Figure 12 shows some pictures of the results of all of the fusion approaches projected onto Google maps.
Figure 12a,b show that the GNSS reading represented as a yellow line degraded while the vehicle was traveling under a bridge. However, all of the fusion approaches handled the situation well and remained close to the RTK-GNSS reading represented with a red line.
Figure 12c shows a similar situation when the GNSS readings degraded when the vehicle was traveling under trees, and the fusion algorithms remained close to the RTK-GNSS readings.
Figure 12d–f show the results of the fusion approaches projected onto the Google street view.
8. Conclusions
We have proposed and evaluated a pose-graph based real-time multi-sensor fusion framework for vehicle positioning and mapping using a stereo camera, vehicle’s yaw-rate, velocity sensor, and a GNSS receiver.
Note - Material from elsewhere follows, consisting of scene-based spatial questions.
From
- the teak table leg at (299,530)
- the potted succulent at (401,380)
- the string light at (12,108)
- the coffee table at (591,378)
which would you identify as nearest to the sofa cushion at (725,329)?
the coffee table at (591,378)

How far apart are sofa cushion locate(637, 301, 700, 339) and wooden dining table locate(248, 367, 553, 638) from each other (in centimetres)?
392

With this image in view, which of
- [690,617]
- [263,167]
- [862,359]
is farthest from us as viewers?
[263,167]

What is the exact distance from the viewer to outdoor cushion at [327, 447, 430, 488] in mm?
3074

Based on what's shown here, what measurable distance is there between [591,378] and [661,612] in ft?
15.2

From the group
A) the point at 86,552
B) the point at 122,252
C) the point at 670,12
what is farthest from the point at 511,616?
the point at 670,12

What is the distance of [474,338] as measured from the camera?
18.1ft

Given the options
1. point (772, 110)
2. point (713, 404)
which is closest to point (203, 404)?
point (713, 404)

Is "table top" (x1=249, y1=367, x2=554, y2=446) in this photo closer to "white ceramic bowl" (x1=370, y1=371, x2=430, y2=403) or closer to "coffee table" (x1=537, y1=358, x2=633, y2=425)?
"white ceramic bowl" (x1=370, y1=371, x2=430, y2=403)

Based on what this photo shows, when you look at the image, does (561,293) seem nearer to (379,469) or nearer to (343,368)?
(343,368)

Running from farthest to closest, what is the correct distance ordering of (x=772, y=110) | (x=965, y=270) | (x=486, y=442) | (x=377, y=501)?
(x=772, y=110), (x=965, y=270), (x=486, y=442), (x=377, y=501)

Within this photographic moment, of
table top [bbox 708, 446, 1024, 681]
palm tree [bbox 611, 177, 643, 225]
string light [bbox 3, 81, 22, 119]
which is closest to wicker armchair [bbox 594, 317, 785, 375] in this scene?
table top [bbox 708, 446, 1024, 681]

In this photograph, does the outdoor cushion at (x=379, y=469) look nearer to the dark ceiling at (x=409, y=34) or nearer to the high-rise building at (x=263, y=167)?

The framework is extensively evaluated on a dataset with 180 km of vehicle trajectories recorded in highway, urban, and rural areas. It is shown that the graph model in which the GNSS readings are modeled as optimizable nodes (approach G3), achieves the best results in our experiments, as it allows for more flexibility and thereby improves convergences. The precision of incremental hopping window optimization is shown to be very similar to that of global optimization. The difference is only 1%, which indicates that the most valuable information for sensor fusion for vehicle positioning is contained in sensor readings of the last 500 m of the vehicle trajectory. It is shown that performing frequent iterations for incremental hopping window strategy by using a small batch size improves the precision with an increase in the optimization time. A window size of 1500 m and a batch size of 40 meters produced a balanced result, in terms of computation time and positioning precision. We have analyzed the framework’s performance with (i) vehicle odometry and GNSS fusion, and (ii) stereo visual odometry, vehicle odometry, and GNSS fusion. The results show that the pose-graph approach, which models stereo visual odometry (SVO), vehicle odometry, and GNSS data, and which is optimized offline (approach GO2), performs overall best in our dataset. It showed a 20.86% improvement in precision when compared to a GNSS receiver, whereas the accuracy remains the same. This is expected as the accuracy of the positioning system is bounded by the accuracy of the GNSS receiver. We can conclude that the stereo visual odometry improves the precision of the positioning system when compared to vehicle odometry and GNSS fusion, and the incremental hopping window pose-graph optimization (approach LO1 and LO2) performs similar to offline global optimization (approach GO1 and GO2) in our dataset.